Amazon is embarking on a UK-wide hiring spree across its online retail and cloud computing business divisions, having committed to creating 10,000 new permanent jobs this year.

If it hits its hiring target, the company will have more than 55,000 people working for it in the UK by the end of this year.

The company’s job creation campaign will be geared towards increasing the number of permanent roles on offer within its corporate offices, its Amazon Web Services (AWS) cloud computing arm, and its parcel delivery and fulfilment centres.

“Corporate roles will be available in offices in London, Manchester, Edinburgh and Cambridge across a wide range of fields, including fashion, digital marketing, engineering, video production, software development, cloud computing, artificial intelligence and machine learning,” the company said in a statement.

“In operations, Amazon will open a parcel receive centre and four new fulfilment centres, as well as continue to expand its delivery station network, creating thousands of new permanent roles on teams including engineering, HR and IT, health and safety, finance, and those that pick, pack and ship customer orders.”

The company has also publicly committed to invest £10m over the next three years to cover course fees for up to 5,000 of its existing employees to retrain and pursue a career outside the company later down the line. This initiative is offered through the Amazon Career Choice programme.  

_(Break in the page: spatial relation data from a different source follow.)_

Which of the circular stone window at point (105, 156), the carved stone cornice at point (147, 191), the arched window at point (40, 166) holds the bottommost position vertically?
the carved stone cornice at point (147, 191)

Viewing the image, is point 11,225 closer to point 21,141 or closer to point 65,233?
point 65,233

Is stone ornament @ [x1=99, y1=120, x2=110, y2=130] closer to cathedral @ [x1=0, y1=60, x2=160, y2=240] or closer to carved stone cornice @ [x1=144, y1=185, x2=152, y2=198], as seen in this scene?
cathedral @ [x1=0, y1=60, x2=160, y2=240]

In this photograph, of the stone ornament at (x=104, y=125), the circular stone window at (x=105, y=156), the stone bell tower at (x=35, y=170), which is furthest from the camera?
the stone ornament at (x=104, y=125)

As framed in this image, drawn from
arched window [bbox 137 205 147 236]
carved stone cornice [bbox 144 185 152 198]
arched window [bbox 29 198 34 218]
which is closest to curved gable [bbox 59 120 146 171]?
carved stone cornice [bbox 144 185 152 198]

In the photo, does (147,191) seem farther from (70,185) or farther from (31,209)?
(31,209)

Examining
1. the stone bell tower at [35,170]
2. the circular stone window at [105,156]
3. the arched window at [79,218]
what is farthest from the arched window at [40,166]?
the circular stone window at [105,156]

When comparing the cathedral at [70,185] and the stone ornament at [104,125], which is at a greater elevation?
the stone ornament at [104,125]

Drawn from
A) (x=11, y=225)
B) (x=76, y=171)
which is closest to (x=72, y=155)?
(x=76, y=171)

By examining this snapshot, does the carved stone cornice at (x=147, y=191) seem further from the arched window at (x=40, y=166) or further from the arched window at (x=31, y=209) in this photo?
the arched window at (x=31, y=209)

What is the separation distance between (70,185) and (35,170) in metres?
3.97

The courses covered by the programme include software development training schemes, with Amazon offering to pre-pay 95% of the tuition and associated fees, worth up to £8,000 over four years.

Amazon has also pledged to work in collaboration with accredited chambers of commerce across the UK to identify localised skills shortages to ensure regional training needs are met through classroom-based learning and practical work experience placements, also as part of the Amazon Career Choice programme.

Kwasi Kwarteng, secretary of state for the Department for Business, Energy and Industrial Strategy (BEIS), hailed the news as a “huge vote of confidence in the British economy” and described it as “a prime investment in our retail sector”.

He added: “Over the past year, Amazon’s workforce have pulled out all the stops to ensure consumers have had safe access to goods during this challenging time. Their latest investment will open up a wide range of opportunities for even more workers, helping to develop the skills needed to power tomorrow’s economy.”

On the skilling-up aspect of the news, Shevaun Haviland, director general of the British Chambers of Commerce, said Amazon’s work will have wide-ranging benefits for society at large.

“Providing staff with training to plug the skills gaps that exist within the local business community is going to be a key driver to increasing productivity and boosting the economy as the UK recovers from the pandemic,” said Haviland.

John Boumphrey, country manager for Amazon UK, added: “We are proud of the front-line roles we offer across Amazon, and we also know that they will be a stepping stone for some in their career journey. For people whose ambitions fall outside of our company, we are pleased to support them by paying for training and academic courses that can get them to where they want to be.”